Einde inhoudsopgave
Verordening (EU) nr. 236/2012 betreffende short selling en bepaalde aspecten van kredietverzuimswaps
Artikel 14 Beperkingen op ongedekte kredietverzuimswaps op overheidsschuld
Geldend
Geldend vanaf 25-03-2012
- Bronpublicatie:
14-03-2012, PbEU 2012, L 86 (uitgifte: 24-03-2012, kamerstukken/regelingnummer: -)
- Inwerkingtreding
25-03-2012
- Bronpublicatie inwerkingtreding:
14-03-2012, PbEU 2012, L 86 (uitgifte: 24-03-2012, kamerstukken/regelingnummer: -)
- Vakgebied(en)
Financieel recht / Bank- en effectenrecht
Financieel recht / Financieel toezicht (juridisch)
1.
Een natuurlijke of rechtspersoon mag een transactie met betrekking tot een kredietverzuimswap op overheidsschuld alleen aangaan als deze transactie niet leidt tot een ongedekte positie in een kredietverzuimswap op overheidsschuld als bedoeld in artikel 4.
2.
Een bevoegde autoriteit kan de in lid 1 bedoelde beperkingen tijdelijk opschorten als zij objectieve gronden heeft om aan te nemen dat haar overheidsschuldmarkt niet goed functioneert en dat deze beperkingen een negatief effect op de markt voor kredietverzuimswaps op overheidsschuld kunnen hebben, met name doordat zij lenen duurder maken voor overheidsemittenten of het voor overheidsemittenten moeilijker maken om nieuwe schuld uit te geven.

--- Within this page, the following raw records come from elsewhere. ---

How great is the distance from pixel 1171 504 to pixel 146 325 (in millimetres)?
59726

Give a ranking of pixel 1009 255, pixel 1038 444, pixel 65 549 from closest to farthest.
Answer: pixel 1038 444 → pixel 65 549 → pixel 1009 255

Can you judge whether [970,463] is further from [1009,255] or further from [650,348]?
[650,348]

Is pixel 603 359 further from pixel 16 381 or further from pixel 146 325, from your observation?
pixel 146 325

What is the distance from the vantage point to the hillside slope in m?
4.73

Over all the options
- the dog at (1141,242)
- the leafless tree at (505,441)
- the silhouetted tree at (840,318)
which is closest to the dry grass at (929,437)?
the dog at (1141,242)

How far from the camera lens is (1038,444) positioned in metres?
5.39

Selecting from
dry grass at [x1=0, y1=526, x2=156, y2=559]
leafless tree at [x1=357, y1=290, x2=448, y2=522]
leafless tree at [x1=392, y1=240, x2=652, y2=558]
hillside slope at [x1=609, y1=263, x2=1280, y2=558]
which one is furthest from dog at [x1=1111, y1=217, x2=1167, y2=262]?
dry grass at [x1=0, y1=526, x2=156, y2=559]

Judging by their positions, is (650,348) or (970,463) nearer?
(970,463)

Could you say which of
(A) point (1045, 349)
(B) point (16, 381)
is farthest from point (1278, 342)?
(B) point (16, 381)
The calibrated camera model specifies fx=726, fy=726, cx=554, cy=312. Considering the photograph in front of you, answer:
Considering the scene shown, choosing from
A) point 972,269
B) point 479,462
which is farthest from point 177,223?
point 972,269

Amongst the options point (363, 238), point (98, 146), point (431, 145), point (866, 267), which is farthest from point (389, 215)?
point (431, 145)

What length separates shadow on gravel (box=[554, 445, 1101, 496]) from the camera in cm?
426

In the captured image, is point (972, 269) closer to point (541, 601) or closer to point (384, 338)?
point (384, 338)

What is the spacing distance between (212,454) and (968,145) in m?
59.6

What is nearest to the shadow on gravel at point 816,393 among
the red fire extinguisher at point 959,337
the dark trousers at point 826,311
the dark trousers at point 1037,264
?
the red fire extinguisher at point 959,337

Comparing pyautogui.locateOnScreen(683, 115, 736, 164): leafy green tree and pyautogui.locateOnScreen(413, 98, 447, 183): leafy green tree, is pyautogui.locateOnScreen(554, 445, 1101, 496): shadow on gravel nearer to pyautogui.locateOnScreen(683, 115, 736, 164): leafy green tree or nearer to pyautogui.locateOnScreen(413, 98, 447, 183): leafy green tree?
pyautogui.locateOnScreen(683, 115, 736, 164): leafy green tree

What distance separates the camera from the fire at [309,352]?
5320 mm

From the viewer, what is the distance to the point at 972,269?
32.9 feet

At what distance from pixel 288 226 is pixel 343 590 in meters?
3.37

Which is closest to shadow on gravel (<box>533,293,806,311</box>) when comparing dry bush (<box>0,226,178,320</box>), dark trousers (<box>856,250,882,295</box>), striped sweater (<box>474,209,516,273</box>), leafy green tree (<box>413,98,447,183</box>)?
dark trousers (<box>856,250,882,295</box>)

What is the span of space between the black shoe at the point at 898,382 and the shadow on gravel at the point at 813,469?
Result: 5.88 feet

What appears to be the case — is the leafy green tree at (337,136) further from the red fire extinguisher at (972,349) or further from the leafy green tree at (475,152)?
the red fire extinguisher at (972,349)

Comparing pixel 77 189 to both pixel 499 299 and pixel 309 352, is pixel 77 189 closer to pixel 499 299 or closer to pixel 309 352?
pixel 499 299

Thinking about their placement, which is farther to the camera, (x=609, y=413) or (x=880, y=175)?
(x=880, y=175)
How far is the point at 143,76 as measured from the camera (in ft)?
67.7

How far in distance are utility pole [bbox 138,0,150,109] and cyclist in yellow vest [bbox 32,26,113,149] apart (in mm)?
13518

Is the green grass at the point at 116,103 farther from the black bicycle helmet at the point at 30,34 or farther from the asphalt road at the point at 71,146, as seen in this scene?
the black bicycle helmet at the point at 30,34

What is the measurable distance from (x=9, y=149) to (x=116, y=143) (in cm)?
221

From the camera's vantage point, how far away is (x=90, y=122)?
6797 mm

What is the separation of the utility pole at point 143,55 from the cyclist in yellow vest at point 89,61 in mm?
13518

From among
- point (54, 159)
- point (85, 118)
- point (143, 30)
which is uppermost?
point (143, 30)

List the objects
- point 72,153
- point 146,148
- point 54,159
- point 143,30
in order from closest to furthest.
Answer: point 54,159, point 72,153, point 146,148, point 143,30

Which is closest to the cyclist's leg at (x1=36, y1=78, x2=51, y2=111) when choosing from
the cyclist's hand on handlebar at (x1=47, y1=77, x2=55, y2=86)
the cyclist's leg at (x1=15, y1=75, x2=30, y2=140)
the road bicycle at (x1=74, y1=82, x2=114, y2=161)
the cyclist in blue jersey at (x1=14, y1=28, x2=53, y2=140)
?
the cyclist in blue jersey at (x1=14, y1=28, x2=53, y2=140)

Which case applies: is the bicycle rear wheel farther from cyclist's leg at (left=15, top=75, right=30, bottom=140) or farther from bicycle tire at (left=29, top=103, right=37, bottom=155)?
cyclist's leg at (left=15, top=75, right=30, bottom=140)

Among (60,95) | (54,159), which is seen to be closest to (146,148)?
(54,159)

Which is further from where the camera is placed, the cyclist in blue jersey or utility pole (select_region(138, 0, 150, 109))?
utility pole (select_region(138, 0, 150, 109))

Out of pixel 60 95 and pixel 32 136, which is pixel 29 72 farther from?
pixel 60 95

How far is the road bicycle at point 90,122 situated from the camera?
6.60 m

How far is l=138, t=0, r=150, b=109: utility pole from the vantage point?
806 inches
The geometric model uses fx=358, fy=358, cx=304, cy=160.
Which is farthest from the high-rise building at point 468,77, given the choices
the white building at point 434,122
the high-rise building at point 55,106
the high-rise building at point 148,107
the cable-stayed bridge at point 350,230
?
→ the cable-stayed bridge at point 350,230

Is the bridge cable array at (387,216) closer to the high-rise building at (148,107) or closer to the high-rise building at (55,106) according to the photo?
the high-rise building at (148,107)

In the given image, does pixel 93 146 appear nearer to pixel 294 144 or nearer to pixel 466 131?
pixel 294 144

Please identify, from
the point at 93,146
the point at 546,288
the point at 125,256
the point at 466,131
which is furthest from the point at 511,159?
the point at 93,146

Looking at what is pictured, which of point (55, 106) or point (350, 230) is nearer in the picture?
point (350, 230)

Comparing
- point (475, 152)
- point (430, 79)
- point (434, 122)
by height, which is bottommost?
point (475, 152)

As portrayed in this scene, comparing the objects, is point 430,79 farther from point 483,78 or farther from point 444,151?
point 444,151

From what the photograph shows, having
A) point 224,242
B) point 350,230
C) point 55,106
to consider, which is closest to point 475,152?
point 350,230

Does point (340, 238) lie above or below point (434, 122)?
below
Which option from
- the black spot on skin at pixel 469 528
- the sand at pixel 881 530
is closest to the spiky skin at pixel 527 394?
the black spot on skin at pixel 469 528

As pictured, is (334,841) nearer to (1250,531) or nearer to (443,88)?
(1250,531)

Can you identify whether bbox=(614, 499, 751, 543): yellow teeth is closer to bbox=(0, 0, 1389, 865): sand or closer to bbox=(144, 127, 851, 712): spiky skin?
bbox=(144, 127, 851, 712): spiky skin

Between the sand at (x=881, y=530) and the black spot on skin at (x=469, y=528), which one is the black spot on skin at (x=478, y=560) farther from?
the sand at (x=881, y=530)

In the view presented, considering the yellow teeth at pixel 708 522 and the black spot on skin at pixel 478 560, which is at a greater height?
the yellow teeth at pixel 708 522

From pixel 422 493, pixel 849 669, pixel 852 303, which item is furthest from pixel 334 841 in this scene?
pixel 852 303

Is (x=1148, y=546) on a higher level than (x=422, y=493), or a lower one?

Deze gronden dient te worden gebaseerd op de volgende indicatoren:
- a)
een hoge of stijgende rente op de overheidsschuld;
- b)
een toenemende rentespreads op de overheidsschuld ten opzichte van de overheidsschuld van andere overheidsemittenten;
- c)
een toenemende kredietverzuimswapspreads op de overheidsschuld ten opzichte van de eigen curve en in vergelijking met andere overheidsemittenten;
- d)
de mate waarin de prijs van de overheidsschuld na een omvangrijke transactie tijdig terugkeert naar het oorspronkelijke evenwicht;
- e)
de bedragen aan overheidsschuld die kunnen worden verhandeld.
De bevoegde autoriteit kan tevens andere dan de in de punten a) tot en met e) van de eerste alinea genoemde indicatoren gebruiken.
Alvorens beperkingen onder dit artikel op te schorten, stelt de relevante bevoegde autoriteit ESMA en de andere bevoegde autoriteiten in kennis van de voorgestelde opschorting en de gronden waarop die gebaseerd is.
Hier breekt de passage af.